■ Your objective:
Up to and including the line that contains "Po postupu do", repeat the entries below exactly from the first line on. Do not carry over any pictures.

■ Supplied information:
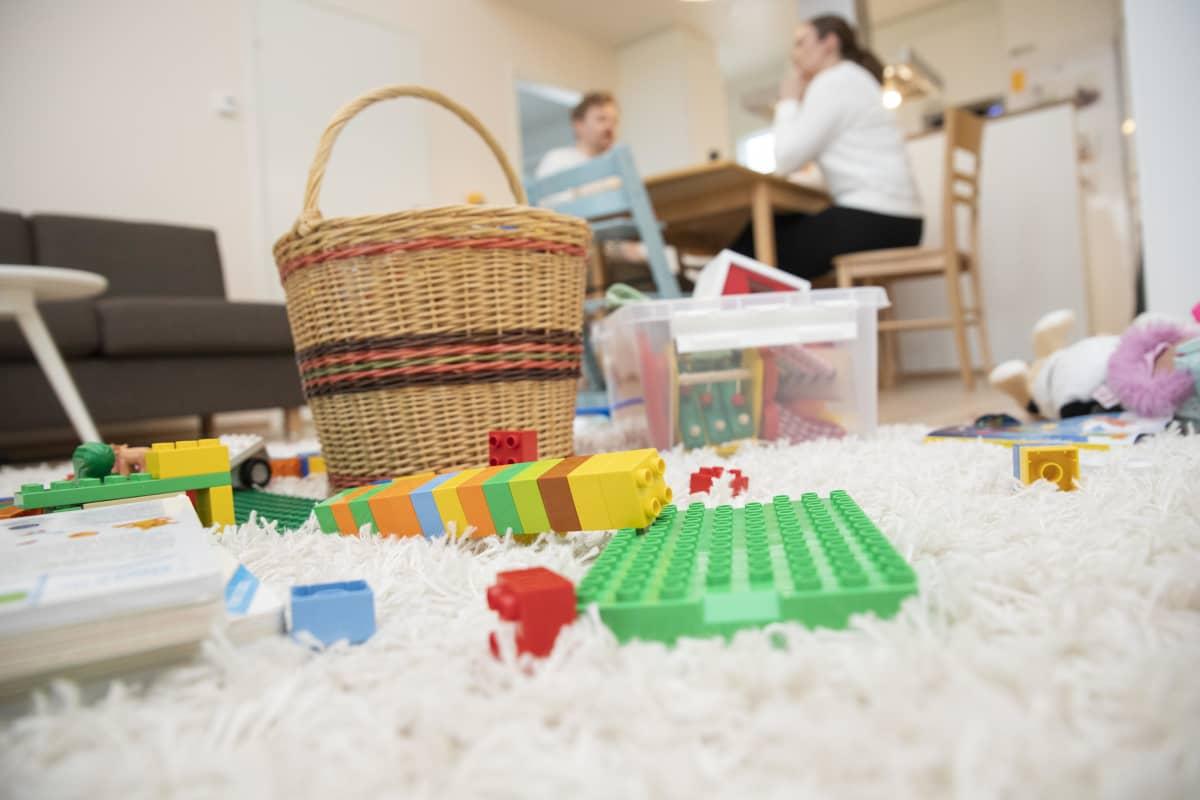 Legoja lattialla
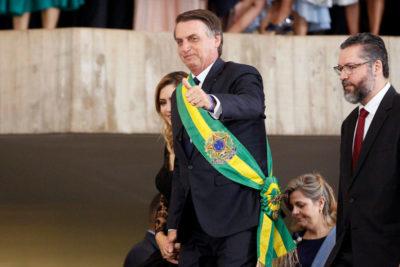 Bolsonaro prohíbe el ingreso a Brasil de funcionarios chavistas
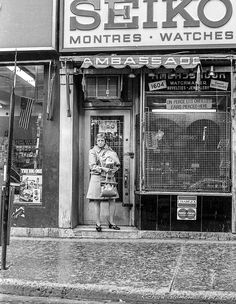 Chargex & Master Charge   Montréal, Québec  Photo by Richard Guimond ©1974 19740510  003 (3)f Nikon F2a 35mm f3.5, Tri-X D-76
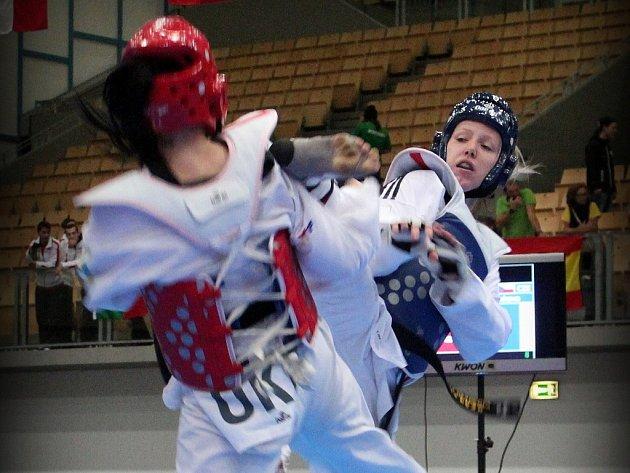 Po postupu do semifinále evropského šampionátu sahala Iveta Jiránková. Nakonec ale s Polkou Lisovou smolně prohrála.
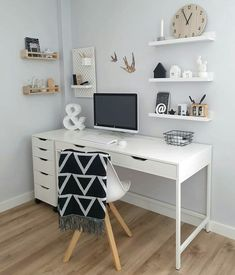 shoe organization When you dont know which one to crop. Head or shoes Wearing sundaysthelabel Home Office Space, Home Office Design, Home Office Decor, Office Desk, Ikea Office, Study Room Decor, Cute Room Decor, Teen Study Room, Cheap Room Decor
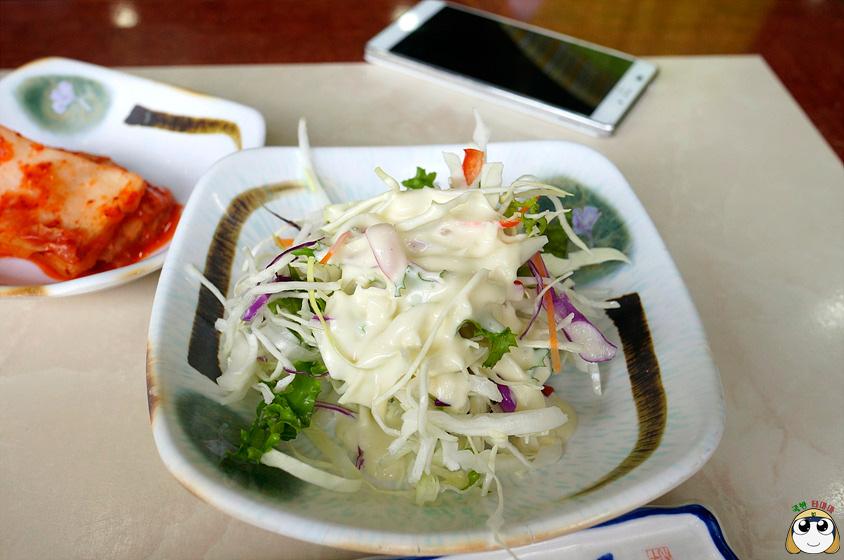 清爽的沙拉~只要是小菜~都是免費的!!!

■ Solution:
 Legoja lattialla
 Bolsonaro prohíbe el ingreso a Brasil de funcionarios chavistas
 Chargex & Master Charge   Montréal, Québec  Photo by Richard Guimond ©1974 19740510  003 (3)f Nikon F2a 35mm f3.5, Tri-X D-76
 Po postupu do semifinále evropského šampionátu sahala Iveta Jiránková. Nakonec ale s Polkou Lisovou smolně prohrála.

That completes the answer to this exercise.